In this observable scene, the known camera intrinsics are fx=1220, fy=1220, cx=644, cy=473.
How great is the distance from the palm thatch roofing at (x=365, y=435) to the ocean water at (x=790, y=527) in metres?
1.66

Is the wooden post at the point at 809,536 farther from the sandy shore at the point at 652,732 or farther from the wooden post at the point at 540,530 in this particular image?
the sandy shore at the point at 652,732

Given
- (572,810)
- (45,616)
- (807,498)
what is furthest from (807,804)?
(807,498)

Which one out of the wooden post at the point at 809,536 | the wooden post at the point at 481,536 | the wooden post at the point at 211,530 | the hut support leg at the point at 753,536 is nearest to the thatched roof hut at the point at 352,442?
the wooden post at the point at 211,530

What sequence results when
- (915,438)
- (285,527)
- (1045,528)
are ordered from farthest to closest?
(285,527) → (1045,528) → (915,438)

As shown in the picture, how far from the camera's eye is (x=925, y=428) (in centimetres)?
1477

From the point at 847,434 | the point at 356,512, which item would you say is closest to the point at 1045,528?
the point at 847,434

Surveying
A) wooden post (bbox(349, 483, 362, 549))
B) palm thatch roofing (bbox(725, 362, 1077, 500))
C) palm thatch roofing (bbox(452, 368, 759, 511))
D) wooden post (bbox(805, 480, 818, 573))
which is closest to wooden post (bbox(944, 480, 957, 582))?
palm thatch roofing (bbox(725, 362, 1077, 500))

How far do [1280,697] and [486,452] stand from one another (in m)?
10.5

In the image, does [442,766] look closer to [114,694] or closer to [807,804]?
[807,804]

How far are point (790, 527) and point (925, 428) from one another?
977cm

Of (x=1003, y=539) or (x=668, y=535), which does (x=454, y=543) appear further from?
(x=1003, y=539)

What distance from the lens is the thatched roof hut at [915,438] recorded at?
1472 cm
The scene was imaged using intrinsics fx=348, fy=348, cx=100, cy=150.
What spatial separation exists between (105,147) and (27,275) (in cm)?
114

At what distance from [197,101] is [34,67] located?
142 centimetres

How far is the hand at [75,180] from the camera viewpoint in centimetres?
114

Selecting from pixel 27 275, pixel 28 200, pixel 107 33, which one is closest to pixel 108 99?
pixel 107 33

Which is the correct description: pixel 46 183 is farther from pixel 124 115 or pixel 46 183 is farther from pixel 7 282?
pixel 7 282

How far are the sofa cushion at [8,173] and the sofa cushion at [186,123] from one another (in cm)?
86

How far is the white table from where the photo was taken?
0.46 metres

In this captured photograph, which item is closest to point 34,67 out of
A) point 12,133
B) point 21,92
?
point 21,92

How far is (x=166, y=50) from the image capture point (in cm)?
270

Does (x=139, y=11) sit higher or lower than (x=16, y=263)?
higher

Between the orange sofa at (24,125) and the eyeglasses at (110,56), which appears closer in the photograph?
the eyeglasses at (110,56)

## Direction
Lay out everything in the listing from the line containing "Between the orange" down to the end as a two-column CSV with the columns text and answer, one row per entry. Put each field in quotation marks and replace any line breaks inside it with spaces.

## Solution for this task
text,answer
"Between the orange sofa at (24,125) and the eyeglasses at (110,56), which appears closer in the photograph?","the eyeglasses at (110,56)"